Weihnachtszeit – Zeit der Liebe, des Schenkens, der Harmonie und der familiären Eintracht. Damit in Tagen wie diesen die Gefühlsduselei nicht überhand nimmt, dafür gibt es Menschen wie Oliver Pietsch .

Weihnachtszeit – Zeit der Liebe, des Schenkens, der Harmonie und der familiären Eintracht. Damit in Tagen wie diesen die Gefühlsduselei nicht überhand nimmt, dafür gibt es Menschen wie Oliver Pietsch . Mit dem 1972 in München geborenen Videokünstler hat die New Yorker Galerie Goff + Rosenthal ihre Berliner Dependance eröffnet, und was der 34-Jährige dort zeigt, ist als Antidot gegen jedwede Sentimentalitäten bestens geeignet. Um Pietsch’ Arbeit kurz zu charakterisieren: Eine seiner Lieblingsbeschäftigungen scheint die Auseinandersetzung mit dem Thema Selbstmord zu sein. Dazu hat er die Filmgeschichte der letzten fünfzig Jahre nach Szenen durchforstet, in denen sich die Protagonisten freiwillig vom Leben zum Tode bringen. Dabei herausgekommen sind zwei jeweils knapp fünfminütige Filme, die sich auf gängige Methoden konzentrieren: das Sich-eine-Kugel-in-den-Kopf-jagen („Domin, Libra Nos“) und das Sich-in-die-Tiefe-stürzen („May be not“, Preise auf Anfrage). Außerdem präsentiert Pietsch bei Goff + Rosenthal – frei nach dem Bestseller des Philosophen Bertrand Russell – sein Opus magnum, das Video „The Conquest of Happiness“. Auch in dem 45-Minüter praktiziert Pietsch das Found-Footage-Prinzip, nur dreht sich diesmal alles um Drogen: Kokain, Crack, Heroin, LSD, Alkohol, Marihuana. Ein leicht manisches Gemüt, dieser Pietsch, aber natürlich erschöpfen sich seine atmosphärisch ungeheuer dichten Arbeiten nicht in der persönlichen Obsession. Sein Menschenbild ist rabenschwarzer Realismus: Entweder Selbstauslöschung oder Betäubung, anders gibt es bei ihm keine Erfüllung, keinen Ausweg (Brunnenstraße 3, bis 30. Dezember) .

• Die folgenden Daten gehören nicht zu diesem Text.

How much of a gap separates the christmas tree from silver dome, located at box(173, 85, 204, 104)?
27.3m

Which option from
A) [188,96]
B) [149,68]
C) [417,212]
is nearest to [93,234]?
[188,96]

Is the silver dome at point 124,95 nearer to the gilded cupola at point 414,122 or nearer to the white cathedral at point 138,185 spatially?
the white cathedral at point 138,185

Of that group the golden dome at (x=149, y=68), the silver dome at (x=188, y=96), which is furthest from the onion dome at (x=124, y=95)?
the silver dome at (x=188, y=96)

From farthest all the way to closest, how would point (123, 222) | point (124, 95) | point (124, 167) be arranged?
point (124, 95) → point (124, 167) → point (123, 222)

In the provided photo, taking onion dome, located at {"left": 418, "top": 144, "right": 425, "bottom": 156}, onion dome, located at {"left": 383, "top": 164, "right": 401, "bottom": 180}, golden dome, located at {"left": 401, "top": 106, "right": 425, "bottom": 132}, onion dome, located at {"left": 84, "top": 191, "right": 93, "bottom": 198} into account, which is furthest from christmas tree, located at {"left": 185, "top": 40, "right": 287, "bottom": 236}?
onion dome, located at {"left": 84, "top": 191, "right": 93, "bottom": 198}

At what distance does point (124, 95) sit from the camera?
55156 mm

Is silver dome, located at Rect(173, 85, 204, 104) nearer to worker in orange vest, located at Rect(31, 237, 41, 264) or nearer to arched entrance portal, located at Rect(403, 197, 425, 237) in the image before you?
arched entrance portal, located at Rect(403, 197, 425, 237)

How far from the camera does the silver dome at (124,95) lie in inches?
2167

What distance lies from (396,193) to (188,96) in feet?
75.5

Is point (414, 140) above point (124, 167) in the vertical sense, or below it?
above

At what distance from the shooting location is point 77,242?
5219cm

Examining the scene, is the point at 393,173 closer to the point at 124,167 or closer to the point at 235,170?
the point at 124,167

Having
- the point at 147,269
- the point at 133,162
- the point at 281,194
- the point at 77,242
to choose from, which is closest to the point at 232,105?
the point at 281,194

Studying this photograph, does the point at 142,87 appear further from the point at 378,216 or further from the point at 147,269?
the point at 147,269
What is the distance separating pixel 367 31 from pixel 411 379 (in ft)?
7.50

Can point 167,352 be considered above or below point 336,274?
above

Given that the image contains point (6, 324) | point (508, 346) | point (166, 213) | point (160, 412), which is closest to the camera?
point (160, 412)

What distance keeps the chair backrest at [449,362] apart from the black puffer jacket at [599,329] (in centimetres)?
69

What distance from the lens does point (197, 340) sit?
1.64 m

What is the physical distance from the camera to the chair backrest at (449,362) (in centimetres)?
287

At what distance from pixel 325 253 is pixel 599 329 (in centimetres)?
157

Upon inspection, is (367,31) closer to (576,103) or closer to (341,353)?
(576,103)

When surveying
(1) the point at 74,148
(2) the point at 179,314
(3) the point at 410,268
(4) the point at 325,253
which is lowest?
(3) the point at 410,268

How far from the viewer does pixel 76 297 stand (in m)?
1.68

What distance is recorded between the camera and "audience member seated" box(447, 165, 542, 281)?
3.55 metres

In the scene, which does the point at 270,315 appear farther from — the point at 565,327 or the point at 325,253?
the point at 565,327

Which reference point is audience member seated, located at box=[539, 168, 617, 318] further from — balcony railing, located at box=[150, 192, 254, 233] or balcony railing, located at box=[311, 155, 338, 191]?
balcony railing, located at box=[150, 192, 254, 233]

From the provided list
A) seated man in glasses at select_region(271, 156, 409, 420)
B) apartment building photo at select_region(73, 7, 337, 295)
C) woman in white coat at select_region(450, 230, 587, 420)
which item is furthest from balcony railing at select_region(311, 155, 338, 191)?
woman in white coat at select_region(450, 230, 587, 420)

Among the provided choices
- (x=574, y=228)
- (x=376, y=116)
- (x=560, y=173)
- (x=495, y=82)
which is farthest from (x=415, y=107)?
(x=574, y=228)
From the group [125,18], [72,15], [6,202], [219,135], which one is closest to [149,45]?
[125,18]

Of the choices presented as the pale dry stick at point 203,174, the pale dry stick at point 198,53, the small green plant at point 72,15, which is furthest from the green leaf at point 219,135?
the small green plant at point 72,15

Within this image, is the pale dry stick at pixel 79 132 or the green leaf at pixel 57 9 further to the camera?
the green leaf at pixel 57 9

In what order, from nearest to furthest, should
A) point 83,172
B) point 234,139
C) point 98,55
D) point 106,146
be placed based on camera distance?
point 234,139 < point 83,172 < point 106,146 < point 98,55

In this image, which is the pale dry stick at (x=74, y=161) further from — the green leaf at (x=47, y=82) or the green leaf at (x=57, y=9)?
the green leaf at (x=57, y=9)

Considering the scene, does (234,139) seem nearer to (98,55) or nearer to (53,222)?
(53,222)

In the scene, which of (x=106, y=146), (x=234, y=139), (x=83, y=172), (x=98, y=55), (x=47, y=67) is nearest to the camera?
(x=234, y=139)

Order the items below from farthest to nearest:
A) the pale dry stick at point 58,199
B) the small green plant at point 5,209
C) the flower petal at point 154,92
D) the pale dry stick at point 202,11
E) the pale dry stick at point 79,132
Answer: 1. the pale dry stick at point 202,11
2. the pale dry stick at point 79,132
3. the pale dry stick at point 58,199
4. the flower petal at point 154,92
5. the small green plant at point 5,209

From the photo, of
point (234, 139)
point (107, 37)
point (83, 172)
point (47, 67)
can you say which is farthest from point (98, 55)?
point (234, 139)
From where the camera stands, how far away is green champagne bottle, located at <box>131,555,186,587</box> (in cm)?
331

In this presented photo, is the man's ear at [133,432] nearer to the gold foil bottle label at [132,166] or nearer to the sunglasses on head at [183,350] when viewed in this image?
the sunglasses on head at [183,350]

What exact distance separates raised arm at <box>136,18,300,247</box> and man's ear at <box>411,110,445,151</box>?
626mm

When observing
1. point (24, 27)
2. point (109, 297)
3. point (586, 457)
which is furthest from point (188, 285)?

Die Suche nach Glück und wo das enden kann, darüber hat sich auch der junge Schweizer Fotograf Raffael Waldner so seine Gedanken gemacht. Waldner stammt aus Zürich, was sich in seinem Werk auf spezielle Weise widerspiegelt. Zupass kommen ihm außerdem anscheinend recht gute Kontakte zur Züricher Polizei, Waldner hat sich nämlich darauf kapriziert, „verunfallte“ Luxuswagen zu fotografieren. Da steckt, wer hätte das gedacht, viel Konsumkritik drin. Aber das ist längst nicht alles, wär ja auch etwas langweilig. Worum sich Waldner bemüht, ist das Verwischen der Spuren, um jenen Moment einzufangen, in dem aus der Zerstörung etwas Neues entsteht. Waldner verwendet ein sehr kurz einstelltes Blitzlicht. Das bewirkt, dass der Hintergrund seiner Bilder in der Galerie Spielhaus Morrison (Heidestraße 46, bis 13. Januar) fast ganz schwarz wird, während sich der Blechsalat im Vordergrund mit seinen merkwürdigen plastischen Wucherungen der Abstraktion annähert (1500 – 7500 Euro). Wenn man dann meint, die Dinge erkannt zu haben, springt die Wahrnehmung schon wieder zurück auf Anfang, ins Ungewisse.